Sunday, November 08, 2009

This Little Light of Mine

It's a gorgeous day: bright blue cloudless sky, red gold leaves in the trees and underfoot, and warmth under the dappled sun. As I tramped through the leaves in the backyard, half listening to my neighbor summon her cat "Cowgirl! Here kit-kit-kit-kit-kit-kit-kit-TEE!" which makes me feel like I'm in the country, I noticed that the familiar call was mixed with a strain of bright music. There is a church on my cross-street, a tiny white box of a building that I never paid much attention to. But today I could hear a small gospel choir inside singing

This little light of mine
I'm gonna let it shine
I'm gonna let it shine
I'm gonna let it shine
This little light of mine
I'm gonna let it shine
Let it shine, let it shine, let it shi-ine

My mother used to sing this to me when I was very small. Hearing it today was kind of transcendental.

Saturday, November 07, 2009

Underneath

Being under review again is challenging, since I've started to make progress on my manuscript revision. The review can take up a lot of psychological and emotional acreage, leaving little room for focus on my current projects, if I'm not careful. And it gets scarier and scarier in the years leading up to the tenure decision. I'm only 3 years in and already I'm worried.

Reading one's colleagues' critical reports is a bracing experience, but I'm trying my best to take them to heart constructively by thinking about how I can use this as an opportunity to change as a teacher and as a scholar. I'm trying to read them as assessments rather than evaluations. And I'm hoping they'll keep me on.

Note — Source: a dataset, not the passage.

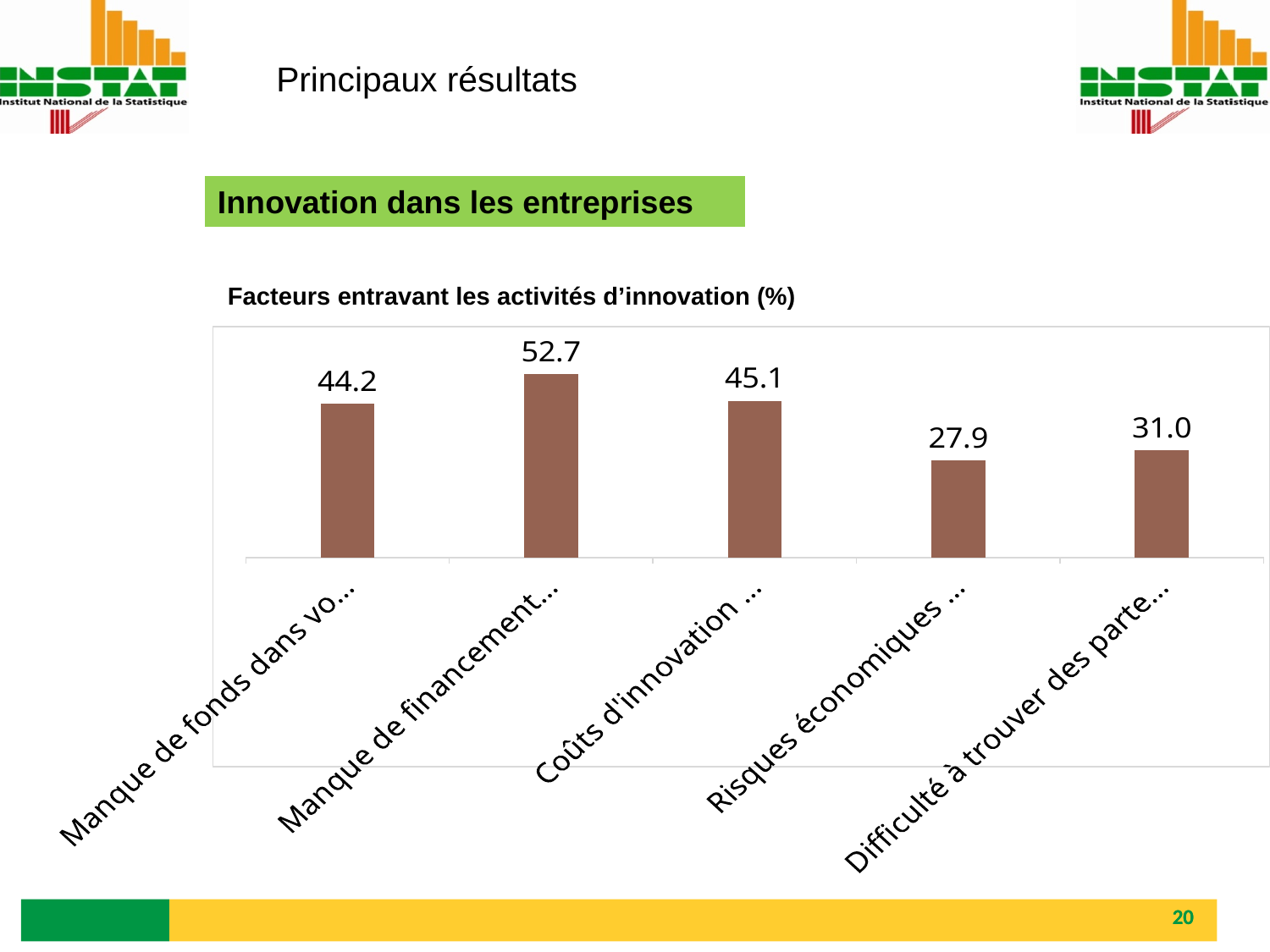
What is the value for the category labelled "Manque de fonds dans vo..."? 44.2 How many categories are shown in the chart? 5 What is the value for the category labelled "Manque de financement..."? 52.7 What is the value for the category labelled "Risques économiques ..."? 27.9 Which is larger, the value for "Difficulté à trouver des parte..." or the value for "Risques économiques ..."? Difficulté à trouver des parte... What is the title of the chart? Facteurs entravant les activités d'innovation (%) What kind of chart is shown on the slide? Bar chart What is the value for the category labelled "Difficulté à trouver des parte..."? 31.0 Which category has the highest value? Manque de financement... What is the difference between the values for "Coûts d'innovation ..." and "Manque de fonds dans vo..."? 0.9 Which category has the lowest value? Risques économiques ... What is the difference between the values for "Manque de financement..." and "Risques économiques ..."? 24.8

I have also realized I am not a fan of certain words and phrases that tend to crop up in such reports. It's probably because right now my mind's landscape is being overtaken by thoughts about the review and its uncertain outcome. But for some reason the verb "evinces", even used in a positive way, freaks me out. It has nothing to do with what the word means. I think it has something to do with the way it sounds- kind of like a sharp knife slicing away at paper.